DATASET EXCERPT -
┄┄┄┄┄┄┄┄┄┄
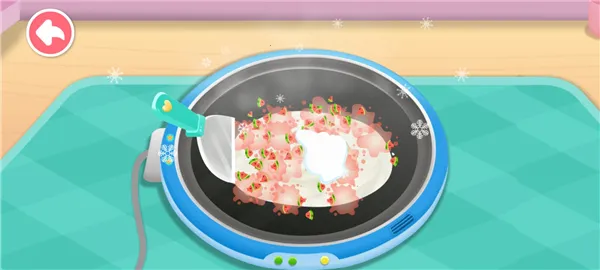 ������Ʒ�갲׿���ֻ���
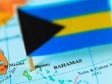 Haiti - Social : Arranged marriages involving Haitians in the Bahamas
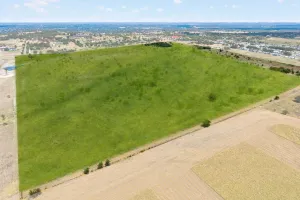 Fort Worth, TX 76108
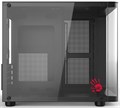 Корпус mATX Bloody BD-CC104 1133594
┄┄┄┄┄┄┄┄┄┄
WHAT YOU ARE ASKED TO DO - Reprint the whole listing above exactly, taking out the pictures.

EXERCISE ANSWER -
 ������Ʒ�갲׿���ֻ���
 Haiti - Social : Arranged marriages involving Haitians in the Bahamas
 Fort Worth, TX 76108
 Корпус mATX Bloody BD-CC104 1133594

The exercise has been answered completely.